Rows from a dataset on spatial reasoning:
>> START

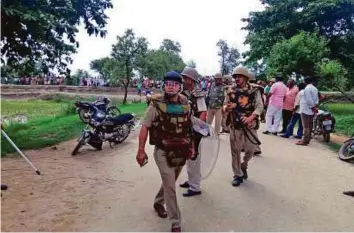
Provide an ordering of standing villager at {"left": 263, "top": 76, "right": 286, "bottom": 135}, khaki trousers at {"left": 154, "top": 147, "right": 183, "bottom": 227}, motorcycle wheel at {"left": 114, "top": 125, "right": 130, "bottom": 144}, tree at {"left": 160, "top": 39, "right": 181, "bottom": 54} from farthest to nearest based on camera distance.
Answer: tree at {"left": 160, "top": 39, "right": 181, "bottom": 54} < standing villager at {"left": 263, "top": 76, "right": 286, "bottom": 135} < motorcycle wheel at {"left": 114, "top": 125, "right": 130, "bottom": 144} < khaki trousers at {"left": 154, "top": 147, "right": 183, "bottom": 227}

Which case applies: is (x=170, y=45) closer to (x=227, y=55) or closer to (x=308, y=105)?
(x=227, y=55)

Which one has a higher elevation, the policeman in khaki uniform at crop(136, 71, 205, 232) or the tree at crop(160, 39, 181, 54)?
the tree at crop(160, 39, 181, 54)

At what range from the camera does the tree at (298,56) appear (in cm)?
2142

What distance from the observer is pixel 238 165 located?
23.2 feet

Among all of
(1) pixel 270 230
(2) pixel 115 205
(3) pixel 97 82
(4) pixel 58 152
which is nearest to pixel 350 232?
(1) pixel 270 230

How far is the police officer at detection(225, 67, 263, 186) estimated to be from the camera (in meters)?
6.99

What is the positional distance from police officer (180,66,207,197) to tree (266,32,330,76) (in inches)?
622

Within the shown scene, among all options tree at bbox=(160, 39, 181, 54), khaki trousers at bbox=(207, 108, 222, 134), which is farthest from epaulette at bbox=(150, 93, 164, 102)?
tree at bbox=(160, 39, 181, 54)

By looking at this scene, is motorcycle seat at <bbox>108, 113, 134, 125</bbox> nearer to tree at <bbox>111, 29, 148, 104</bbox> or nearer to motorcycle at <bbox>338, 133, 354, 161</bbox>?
motorcycle at <bbox>338, 133, 354, 161</bbox>

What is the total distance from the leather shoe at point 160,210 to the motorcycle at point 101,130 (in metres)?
4.58

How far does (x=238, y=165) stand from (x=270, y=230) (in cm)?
198

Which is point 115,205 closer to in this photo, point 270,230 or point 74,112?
point 270,230

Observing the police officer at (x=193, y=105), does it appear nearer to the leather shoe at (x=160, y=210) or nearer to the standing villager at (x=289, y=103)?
the leather shoe at (x=160, y=210)

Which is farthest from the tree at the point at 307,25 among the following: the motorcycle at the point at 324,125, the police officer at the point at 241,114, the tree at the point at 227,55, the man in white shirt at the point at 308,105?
the tree at the point at 227,55
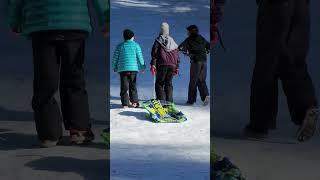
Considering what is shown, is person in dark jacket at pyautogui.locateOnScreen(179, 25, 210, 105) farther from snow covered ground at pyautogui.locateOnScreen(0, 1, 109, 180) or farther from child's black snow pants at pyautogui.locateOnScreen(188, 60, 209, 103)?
snow covered ground at pyautogui.locateOnScreen(0, 1, 109, 180)

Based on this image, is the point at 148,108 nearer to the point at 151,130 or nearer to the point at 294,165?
the point at 151,130

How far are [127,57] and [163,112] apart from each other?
1.27 feet

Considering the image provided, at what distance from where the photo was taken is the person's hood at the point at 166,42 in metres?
3.02

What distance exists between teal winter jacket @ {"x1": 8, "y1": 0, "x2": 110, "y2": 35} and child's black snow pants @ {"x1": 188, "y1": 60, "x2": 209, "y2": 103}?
58 centimetres

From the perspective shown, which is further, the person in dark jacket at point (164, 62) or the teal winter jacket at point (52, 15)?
the person in dark jacket at point (164, 62)

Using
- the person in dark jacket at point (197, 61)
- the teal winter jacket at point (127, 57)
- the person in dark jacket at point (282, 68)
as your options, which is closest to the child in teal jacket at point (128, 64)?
the teal winter jacket at point (127, 57)

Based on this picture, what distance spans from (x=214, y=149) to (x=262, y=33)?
72cm

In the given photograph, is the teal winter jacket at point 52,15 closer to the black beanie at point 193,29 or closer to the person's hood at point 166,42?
the person's hood at point 166,42

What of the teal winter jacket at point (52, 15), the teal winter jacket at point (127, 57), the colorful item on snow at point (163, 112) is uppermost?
the teal winter jacket at point (52, 15)

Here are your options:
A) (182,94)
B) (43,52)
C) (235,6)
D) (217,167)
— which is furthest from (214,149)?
(43,52)

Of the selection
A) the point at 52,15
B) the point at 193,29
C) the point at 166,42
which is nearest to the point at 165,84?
the point at 166,42

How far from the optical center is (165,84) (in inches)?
119

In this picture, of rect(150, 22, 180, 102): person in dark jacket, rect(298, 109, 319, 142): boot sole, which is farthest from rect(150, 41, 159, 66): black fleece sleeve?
rect(298, 109, 319, 142): boot sole

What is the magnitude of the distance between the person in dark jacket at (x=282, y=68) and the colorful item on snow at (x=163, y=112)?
1.38 feet
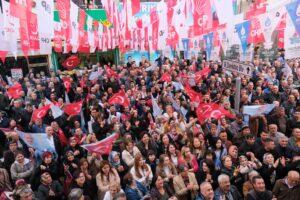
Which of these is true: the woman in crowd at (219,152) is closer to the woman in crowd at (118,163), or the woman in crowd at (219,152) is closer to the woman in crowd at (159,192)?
the woman in crowd at (159,192)

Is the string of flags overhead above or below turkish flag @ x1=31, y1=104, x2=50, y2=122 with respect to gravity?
above

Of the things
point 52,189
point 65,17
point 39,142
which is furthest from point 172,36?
point 52,189

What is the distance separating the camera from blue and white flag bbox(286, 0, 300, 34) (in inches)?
318

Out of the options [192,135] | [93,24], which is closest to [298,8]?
[192,135]

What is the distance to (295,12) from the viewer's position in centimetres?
816

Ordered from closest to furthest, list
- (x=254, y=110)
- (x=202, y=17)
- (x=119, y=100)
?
1. (x=254, y=110)
2. (x=119, y=100)
3. (x=202, y=17)

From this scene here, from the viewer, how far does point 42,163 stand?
633cm

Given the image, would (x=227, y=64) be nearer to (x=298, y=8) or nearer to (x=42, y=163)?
(x=298, y=8)

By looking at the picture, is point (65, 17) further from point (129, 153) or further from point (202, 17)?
point (129, 153)

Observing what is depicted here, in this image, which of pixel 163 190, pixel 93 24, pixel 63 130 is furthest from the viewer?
pixel 93 24

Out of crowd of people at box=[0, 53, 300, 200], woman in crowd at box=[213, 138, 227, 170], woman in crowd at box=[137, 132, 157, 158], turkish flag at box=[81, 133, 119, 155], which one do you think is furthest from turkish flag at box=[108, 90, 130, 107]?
woman in crowd at box=[213, 138, 227, 170]

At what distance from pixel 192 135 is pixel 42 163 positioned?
3.05 metres

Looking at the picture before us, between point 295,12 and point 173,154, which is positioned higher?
point 295,12

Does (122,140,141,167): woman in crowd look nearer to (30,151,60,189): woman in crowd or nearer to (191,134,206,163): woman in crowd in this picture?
(191,134,206,163): woman in crowd
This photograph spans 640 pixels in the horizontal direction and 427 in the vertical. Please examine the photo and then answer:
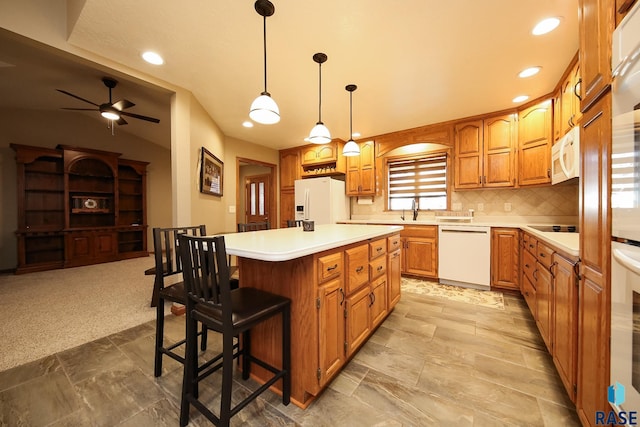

>> END

Short task:
Copy all of the data above word for word, omitting the pictures.

Completed task:
Provide an ordering of standing villager at {"left": 263, "top": 76, "right": 286, "bottom": 135}, khaki trousers at {"left": 154, "top": 147, "right": 183, "bottom": 227}, motorcycle wheel at {"left": 114, "top": 125, "right": 130, "bottom": 144}, tree at {"left": 160, "top": 39, "right": 181, "bottom": 54} from farthest to nearest based on camera distance.
Answer: tree at {"left": 160, "top": 39, "right": 181, "bottom": 54} < standing villager at {"left": 263, "top": 76, "right": 286, "bottom": 135} < motorcycle wheel at {"left": 114, "top": 125, "right": 130, "bottom": 144} < khaki trousers at {"left": 154, "top": 147, "right": 183, "bottom": 227}

Which case applies: is (x=170, y=45) closer to (x=227, y=55) or closer to (x=308, y=105)?
(x=227, y=55)

Which one has a higher elevation, the policeman in khaki uniform at crop(136, 71, 205, 232) or the tree at crop(160, 39, 181, 54)?
the tree at crop(160, 39, 181, 54)

At what range from the camera does the tree at (298,56) appear (in cm)?
2142

What distance from the observer is pixel 238 165 located?
23.2 feet

Among all of
(1) pixel 270 230
(2) pixel 115 205
(3) pixel 97 82
(4) pixel 58 152
which is nearest to pixel 350 232?
(1) pixel 270 230

How far is the police officer at detection(225, 67, 263, 186) estimated to be from the camera (in meters)?
6.99

What is the positional distance from police officer (180,66,207,197) to tree (266,32,330,76) (in inches)?
622

Within the shown scene, among all options tree at bbox=(160, 39, 181, 54), khaki trousers at bbox=(207, 108, 222, 134), which is farthest from epaulette at bbox=(150, 93, 164, 102)?
tree at bbox=(160, 39, 181, 54)

By looking at this scene, is motorcycle seat at <bbox>108, 113, 134, 125</bbox> nearer to tree at <bbox>111, 29, 148, 104</bbox> or nearer to motorcycle at <bbox>338, 133, 354, 161</bbox>?
motorcycle at <bbox>338, 133, 354, 161</bbox>

What is the total distance from the leather shoe at point 160,210 to the motorcycle at point 101,130 (in metres)?
4.58

How far does (x=238, y=165) stand from (x=270, y=230) (in cm)?
198

Which is point 115,205 closer to in this photo, point 270,230 or point 74,112?
point 270,230

Observing the police officer at (x=193, y=105), does it appear nearer to the leather shoe at (x=160, y=210) or nearer to the standing villager at (x=289, y=103)?
the leather shoe at (x=160, y=210)

Which is farthest from the tree at the point at 307,25 among the following: the motorcycle at the point at 324,125, the police officer at the point at 241,114, the tree at the point at 227,55, the man in white shirt at the point at 308,105?
the tree at the point at 227,55
Considering what is shown, is person in dark jacket at pyautogui.locateOnScreen(179, 25, 210, 105) farther from snow covered ground at pyautogui.locateOnScreen(0, 1, 109, 180) or farther from child's black snow pants at pyautogui.locateOnScreen(188, 60, 209, 103)?
snow covered ground at pyautogui.locateOnScreen(0, 1, 109, 180)

Based on this image, is the point at 148,108 nearer to the point at 151,130 or nearer to the point at 294,165?
the point at 151,130

How far are [127,57] and [163,112] apart from each other?
1.27 feet

Considering the image provided, at what distance from where the photo was taken is the person's hood at the point at 166,42 in metres?
3.02

What distance exists between teal winter jacket @ {"x1": 8, "y1": 0, "x2": 110, "y2": 35} and child's black snow pants @ {"x1": 188, "y1": 60, "x2": 209, "y2": 103}?
58 centimetres

From the perspective shown, which is further, the person in dark jacket at point (164, 62) or the teal winter jacket at point (52, 15)?
the person in dark jacket at point (164, 62)

Using
- the person in dark jacket at point (197, 61)
- the teal winter jacket at point (127, 57)
- the person in dark jacket at point (282, 68)
as your options, which is closest to the child in teal jacket at point (128, 64)?
the teal winter jacket at point (127, 57)

Based on this picture, what distance spans from (x=214, y=149) to (x=262, y=33)?
72cm

In the given photograph, is the teal winter jacket at point 52,15 closer to the black beanie at point 193,29 or closer to the person's hood at point 166,42?
the person's hood at point 166,42

What of the teal winter jacket at point (52, 15), the teal winter jacket at point (127, 57), the colorful item on snow at point (163, 112) is uppermost?
the teal winter jacket at point (52, 15)

Here are your options:
A) (182,94)
B) (43,52)
C) (235,6)
D) (217,167)
— which is furthest from (214,149)?
(43,52)

Of the selection
A) the point at 52,15
B) the point at 193,29
C) the point at 166,42
which is nearest to the point at 165,84?
the point at 166,42

How far from the optical center is (165,84) (in inches)?
119

In this picture, of rect(150, 22, 180, 102): person in dark jacket, rect(298, 109, 319, 142): boot sole, which is farthest from rect(150, 41, 159, 66): black fleece sleeve?
rect(298, 109, 319, 142): boot sole

What is the magnitude of the distance between the person in dark jacket at (x=282, y=68) and the colorful item on snow at (x=163, y=112)?
1.38 feet
Which of these is true: the woman in crowd at (219,152) is closer to the woman in crowd at (118,163), or the woman in crowd at (219,152) is closer to the woman in crowd at (159,192)?
the woman in crowd at (159,192)

Is the string of flags overhead above or below turkish flag @ x1=31, y1=104, x2=50, y2=122 with respect to gravity?
above

Of the things
point 52,189
point 65,17
point 39,142
which is furthest from point 172,36?
point 52,189

What is the distance separating the camera from blue and white flag bbox(286, 0, 300, 34) (in inches)?
318

Out of the options [192,135] | [93,24], which is closest to [298,8]?
[192,135]

What is the distance to (295,12) from the viewer's position in centimetres?
816

Ordered from closest to furthest, list
- (x=254, y=110)
- (x=202, y=17)
- (x=119, y=100)
?
1. (x=254, y=110)
2. (x=119, y=100)
3. (x=202, y=17)

From this scene here, from the viewer, how far does point 42,163 stand?
633cm

Given the image, would (x=227, y=64) be nearer to (x=298, y=8) or nearer to (x=42, y=163)?
(x=298, y=8)

By looking at the picture, is point (65, 17) further from point (129, 153) or further from point (202, 17)?
point (129, 153)

Observing what is depicted here, in this image, which of pixel 163 190, pixel 93 24, pixel 63 130 is furthest from the viewer?
pixel 93 24

Out of crowd of people at box=[0, 53, 300, 200], woman in crowd at box=[213, 138, 227, 170], woman in crowd at box=[137, 132, 157, 158], turkish flag at box=[81, 133, 119, 155], which one do you think is furthest from turkish flag at box=[108, 90, 130, 107]?
woman in crowd at box=[213, 138, 227, 170]

At what distance from pixel 192 135 is pixel 42 163 positioned?
3.05 metres

Looking at the picture before us, between point 295,12 and point 173,154, which is positioned higher?
point 295,12

Does (122,140,141,167): woman in crowd look nearer to (30,151,60,189): woman in crowd or nearer to (191,134,206,163): woman in crowd in this picture?
(191,134,206,163): woman in crowd
This photograph spans 640 pixels in the horizontal direction and 427 in the vertical. Please examine the photo and then answer:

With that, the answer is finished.